* _Task to carry out_
Copy every row below, changing each "red flower bud" to "red blossom bud" and keeping everything else the same.

* _Stored rows_
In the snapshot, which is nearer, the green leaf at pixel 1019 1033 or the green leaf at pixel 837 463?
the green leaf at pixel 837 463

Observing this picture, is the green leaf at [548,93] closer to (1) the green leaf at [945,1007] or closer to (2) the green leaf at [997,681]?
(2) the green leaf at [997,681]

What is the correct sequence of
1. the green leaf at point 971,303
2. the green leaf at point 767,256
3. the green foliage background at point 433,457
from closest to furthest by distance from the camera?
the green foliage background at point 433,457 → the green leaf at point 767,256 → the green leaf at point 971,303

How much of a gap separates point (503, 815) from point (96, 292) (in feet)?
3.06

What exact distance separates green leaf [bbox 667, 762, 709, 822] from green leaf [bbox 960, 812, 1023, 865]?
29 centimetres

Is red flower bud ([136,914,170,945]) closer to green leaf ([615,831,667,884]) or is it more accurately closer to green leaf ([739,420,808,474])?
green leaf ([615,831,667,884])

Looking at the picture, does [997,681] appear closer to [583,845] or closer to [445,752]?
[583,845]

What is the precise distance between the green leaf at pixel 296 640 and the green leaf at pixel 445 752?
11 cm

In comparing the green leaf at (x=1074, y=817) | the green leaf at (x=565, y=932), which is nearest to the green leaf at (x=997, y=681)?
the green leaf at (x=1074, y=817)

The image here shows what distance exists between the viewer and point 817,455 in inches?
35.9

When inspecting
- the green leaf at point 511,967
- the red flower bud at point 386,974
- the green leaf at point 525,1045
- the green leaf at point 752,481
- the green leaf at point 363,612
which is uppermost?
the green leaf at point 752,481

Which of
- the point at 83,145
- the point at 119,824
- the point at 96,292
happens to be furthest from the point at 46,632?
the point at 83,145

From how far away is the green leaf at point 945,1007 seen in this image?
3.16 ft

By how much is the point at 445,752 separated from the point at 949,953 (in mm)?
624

* _Task result_
In the snapshot, which is nearer, the green leaf at pixel 1019 1033 or the green leaf at pixel 837 463?
the green leaf at pixel 837 463

Observing this picture, is the green leaf at [548,93] closer to (1) the green leaf at [945,1007] or closer to (2) the green leaf at [997,681]?
(2) the green leaf at [997,681]

What is the correct sequence of
1. the green leaf at point 971,303
2. the green leaf at point 767,256
3. the green foliage background at point 433,457
from closest to furthest by distance from the camera?
the green foliage background at point 433,457 → the green leaf at point 767,256 → the green leaf at point 971,303

How much of a gap separates point (503, 815) from point (96, 292) (in feet)?
3.06

What exact distance separates green leaf [bbox 667, 762, 709, 822] from green leaf [bbox 960, 812, 1023, 865]?
29 centimetres

Is red blossom bud ([136,914,170,945]) closer to green leaf ([615,831,667,884]) or is it more accurately closer to green leaf ([739,420,808,474])?
green leaf ([615,831,667,884])

Looking at the picture, does [997,681] appear closer to [583,845] or closer to [445,752]?
[583,845]

What is the precise distance between the green leaf at pixel 296 640 and the green leaf at pixel 445 752?
11 cm

In comparing the green leaf at (x=1074, y=817) | the green leaf at (x=565, y=932), which is nearest to the green leaf at (x=997, y=681)?
the green leaf at (x=1074, y=817)

The image here shows what distance exists between the viewer and point 817,455 in inches?
35.9

When inspecting
- the green leaf at point 511,967
- the red blossom bud at point 386,974
- the green leaf at point 525,1045
- the green leaf at point 752,481
- the green leaf at point 363,612
which is uppermost?
the green leaf at point 752,481

Which of
- the point at 83,145
- the point at 119,824
- the point at 96,292
happens to be furthest from the point at 46,632?
the point at 83,145

From how far away is the green leaf at point 945,1007 seen in this image?
3.16 ft

By how much is the point at 445,752 separated from the point at 949,953 (in mm)?
624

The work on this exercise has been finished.